The talk explores the potential use of aggregate human eye movement analysis to augment or drive visualization of brain tissue data imaged via 3D microscopy. A selective, gaze-directed volumetric rendering strategy is sought derived from collected eye movements over video clips of dynamic media (digital movie clips) recorded during volumetric inspection of microscopic data, e.g., vasculature. Experts' eye movements (e.g., those of neuroscientists) are expected to indicate informationally salient topographic regions at which graphics resources can be targeted to streamline as well as select and highlight informative structures for volumetric reconstruction. We hypothesize that for this given top-down cognitive task (visual selection of important regions), recorded gaze fixations, or scanpaths, will differ significantly from those predicted by leading bottom-up automatic saliency map models. Techniques suitable for quantitative testing of this hypothesis are discussed, including aggregate eye movement analysis and comparison. In particular, a group-wise scanpath similarity metric is proposed.

Todd Huffman (3Scan) and Peter Eckersley (Electronic Freedom Foundation)

Large-scale, collaborative scanning, and the role of commercialization

High throughput 3D microscopy will lead to large scale commercial applications, which offers the potential for large data sets available for modeling. Licensing is often a barrier to public and private collaboration, and new open licensing models are under development to facilitate the creation of a data 'commons'. In this talk I will briefly discuss the issues and advances being made towards community-friendly licensing and implications for scientists engaged in high-throughput and modeling.

Yoonsuck Choe (Texas A&M University) and Jaerock Kwon (Kettering University)

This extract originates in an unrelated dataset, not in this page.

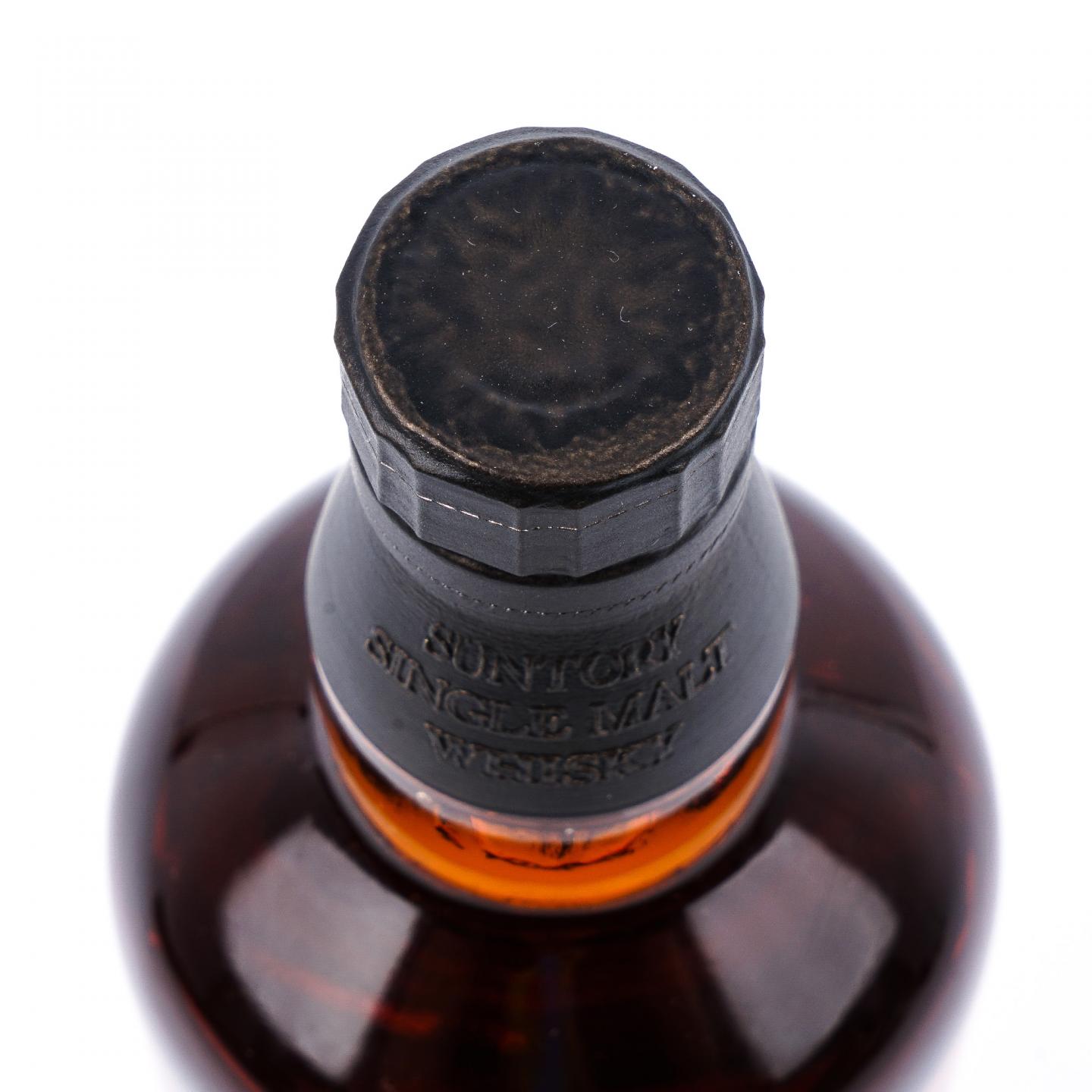 山崎 2016 Limited Edition 限量版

Open issues in high-fidelity simulation of the connectome

In this brief talk, I will discuss open issues regarding high-fidelity simulation of the connectome (in general). First, I will talk about the four stages in connectomics research: (1) data acquisition, (2) tracing and reconstruction, (3) simulation of computational models, and (4) analysis of simulation results. Next, I will discuss issues arising in each of these steps, and the importance of a good theoretical framework to guide the overall project.